Challenges:
[A] In the Chiefs vs. Bills betting article below, at what line does Koerner say he will take the Bills?
[B] Carry on the Chiefs vs. Bills betting article below, picking up right after its final sentence.

Passage:
* * *
Chiefs vs. Bills Odds & Picks For the AFC Championship: Why We Love Buffalo To Cover This Spread
Getty Images. Pictured: Patrick Mahomes, Josh Allen
- Ready for the AFC Championship Game? Our staff breaks down how they're betting the Bills at Chiefs.
- We have a consensus on the spread as well as cases for both the over and under.
- Find their picks and arguments in our comprehensive breakdown below.
Chiefs vs. Bills Odds
After days on Patrick Mahomes Watch, the Chiefs star quarterback has cleared the concussion protocol and is set to start his third straight AFC Championship Game. He and the Chiefs will host Josh Allen and the Buffalo Bills, who are looking to return to the Super Bowl for the first time in 27 years.
Can the Bills get it done against the reigning champs? There’s a consensus among our staff that Buffalo will at least cover the spread. Find their picks below.
Chiefs vs. Bills Picks
Click on a pick below to skip ahead to that analysis.
Koerner: According to Mahomes, the toe injury he sustained last Sunday has “gotten a lot better,” but there’s a chance it will limit his mobility in this matchup.
The Chiefs are the NFL’s best team when at full strength. But with Mahomes, Sammy Watkins (questionable), Clyde Edwards-Helaire (questionable) and Bashaud Breeland all banged up, it’s created a small window to bet against them.
The Chiefs haven’t beaten any team by more than six points since Week 8. They allowed teams like the Panthers, Raiders, Broncos, Dolphins and Falcons to hang around and escape with a one-score win. Compare that to the Bills, who closed out the regular season with six straight wins of 10 or more points.
The Bills have shot up to No. 2 in my power ratings, and I have them projected as 2.5-point underdogs for this matchup. The Chiefs winning by a field goal is the most likely outcome, so I’m going to lock in the Bills at +3.5 (down to +3).
Raybon: I backed the Chiefs -6 in their eventual 26-16 win over the Bills in Week 6, but I don’t expect a repeat of that result from a side nor a total perspective.
From a big-picture perspective, the Bills are now the better team in every sense but record: They’re No. 4 in Football Outsiders’ overall DVOA, while the Chiefs are sixth. The gap widens when we look only at weighted DVOA (which weights resent games more heavily), as Buffalo is No. 1 while Kansas City remains No. 6. The Chiefs have a small edge over the Bills in weighted DVOA on offense (third vs. fifth), but the Bills have sizable edges on defense (eighth vs. 24th) and special teams (second vs. 11th).
* * *
Spatial questions linked to pictures:
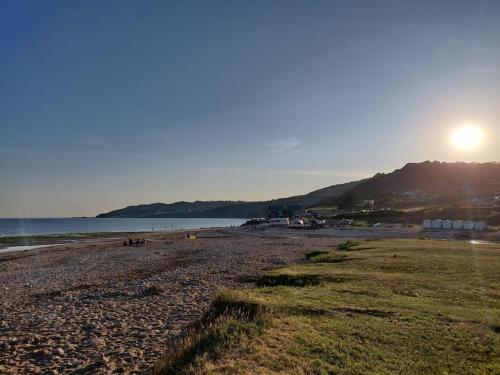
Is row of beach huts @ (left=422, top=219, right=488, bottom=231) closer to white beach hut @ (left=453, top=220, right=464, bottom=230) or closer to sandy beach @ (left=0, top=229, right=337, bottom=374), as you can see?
white beach hut @ (left=453, top=220, right=464, bottom=230)

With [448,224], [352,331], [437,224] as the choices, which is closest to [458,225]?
[448,224]

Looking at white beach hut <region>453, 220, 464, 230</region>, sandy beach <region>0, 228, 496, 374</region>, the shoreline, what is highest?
the shoreline

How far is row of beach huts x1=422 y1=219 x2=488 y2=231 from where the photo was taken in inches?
3205

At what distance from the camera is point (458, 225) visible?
86875mm

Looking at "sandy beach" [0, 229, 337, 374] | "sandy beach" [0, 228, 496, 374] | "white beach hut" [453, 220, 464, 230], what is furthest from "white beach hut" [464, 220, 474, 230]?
"sandy beach" [0, 228, 496, 374]

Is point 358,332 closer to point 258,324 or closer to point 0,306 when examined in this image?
point 258,324

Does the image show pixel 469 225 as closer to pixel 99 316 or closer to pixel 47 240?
pixel 99 316

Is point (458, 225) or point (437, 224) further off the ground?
point (437, 224)

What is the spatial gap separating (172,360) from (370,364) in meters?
4.33

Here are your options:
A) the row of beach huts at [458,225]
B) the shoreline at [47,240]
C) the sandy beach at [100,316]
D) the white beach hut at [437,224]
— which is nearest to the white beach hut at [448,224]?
the row of beach huts at [458,225]

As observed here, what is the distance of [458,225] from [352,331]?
3430 inches

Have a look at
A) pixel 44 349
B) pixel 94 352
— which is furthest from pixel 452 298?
pixel 44 349

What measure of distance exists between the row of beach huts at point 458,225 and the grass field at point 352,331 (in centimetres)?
7252

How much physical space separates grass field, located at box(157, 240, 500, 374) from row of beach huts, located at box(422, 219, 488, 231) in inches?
2855
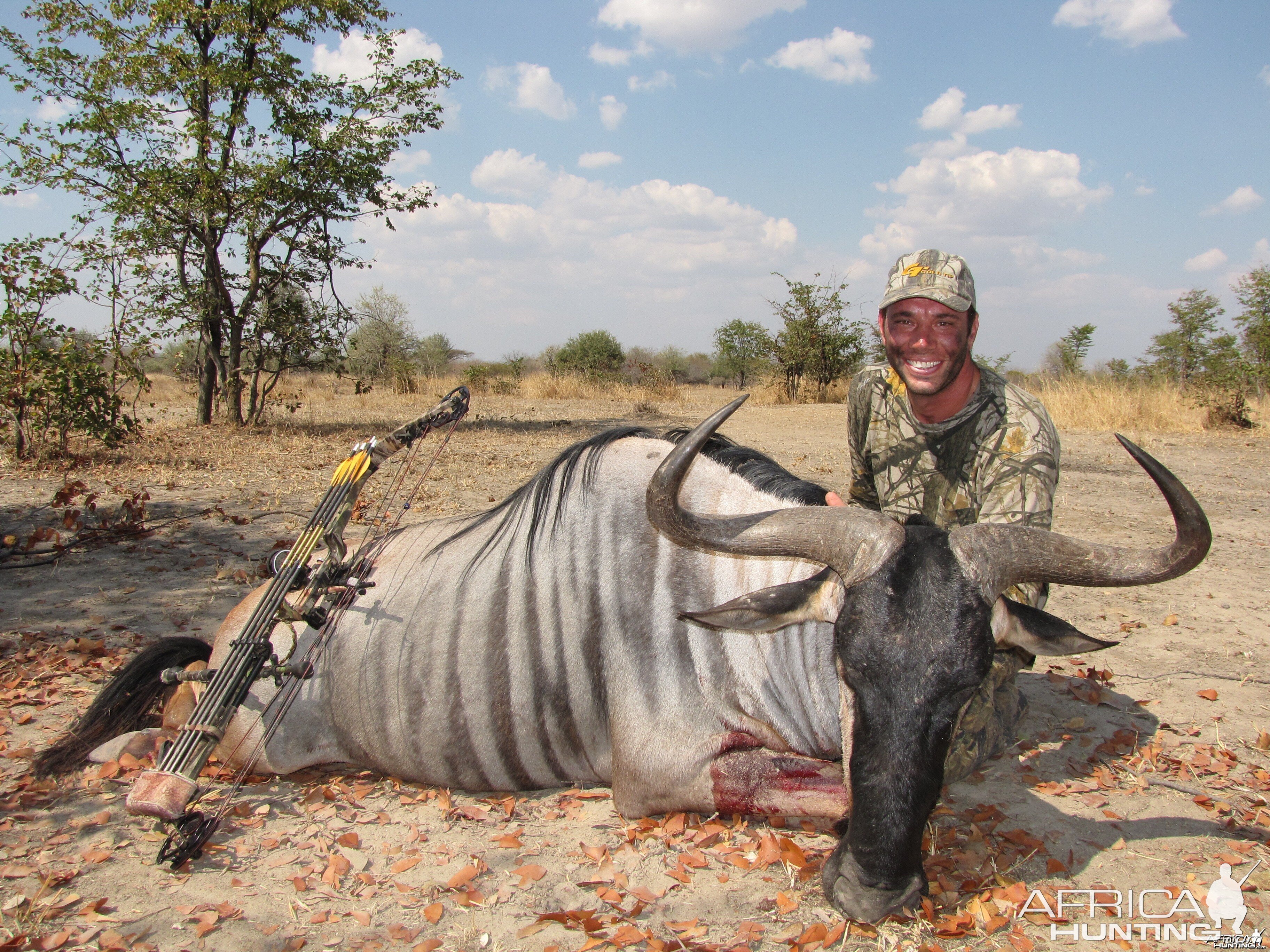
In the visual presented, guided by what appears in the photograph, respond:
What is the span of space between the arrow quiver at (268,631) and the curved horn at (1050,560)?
217 centimetres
* * *
Answers provided:
[A] The Bills at +3.5 (down to +3).

[B]
More importantly, the Chiefs are struggling mightily with situational football.
The Chefs rank dead last on defense in red-zone conversion rate and red-zone DVOA, while the Bills rank 13th and ninth. The Chiefs also finished dead last in short yardage on both sides of the ball, which is an edge you don’t want to give away to the Bills, who don’t put much emphasis on the run on either side of the ball but have been good in short-yardage defense (seventh) and respectable on offense (17th). And while both teams are top-five in DVOA on third/fourth-down offense, the Bills are also top-five on defense while the Chiefs rank 19th.
Ultimately, it’s Kansas City’s defensive drop-off that is most concerning: It was sixth in pass DVOA in the first half of the season but 29th in the second half. And while the defense was set up well to defend a Browns offense featuring slot receiver Jarvis Landry as its biggest threat, the Chiefs could struggle against the Bills’ deeper receiving corps.
The Chiefs have been playing Tyrann Mathieu at deep safety much more over the second half of the season in place of the struggling Juan Thornhill, but used Mathieu closer to the line of scrimmage and in the slot against Landry last week. Mathieu gave up -4 yards on six targets with a pick overall, and Landry finished with 20 yards and a touchdown on 10 targets. But Kansas City’s cornerbacks allowed a catch on 15-of-18 targets for 153 yards and a touchdown.
Chiefs defensive coordinator Steve Spagnuolo has done a good job of scheming them help all season — they allowed the second-fewest yards to wide receivers during the regular season — mostly using two-deep shells. But if he plays two-deep man, he exposes himself to the threat of Josh Allen running, and the Bills can use four-wide looks to carve up the Chiefs in the vertical seams if they leave their cornerbacks close to the line and play two-deep zone.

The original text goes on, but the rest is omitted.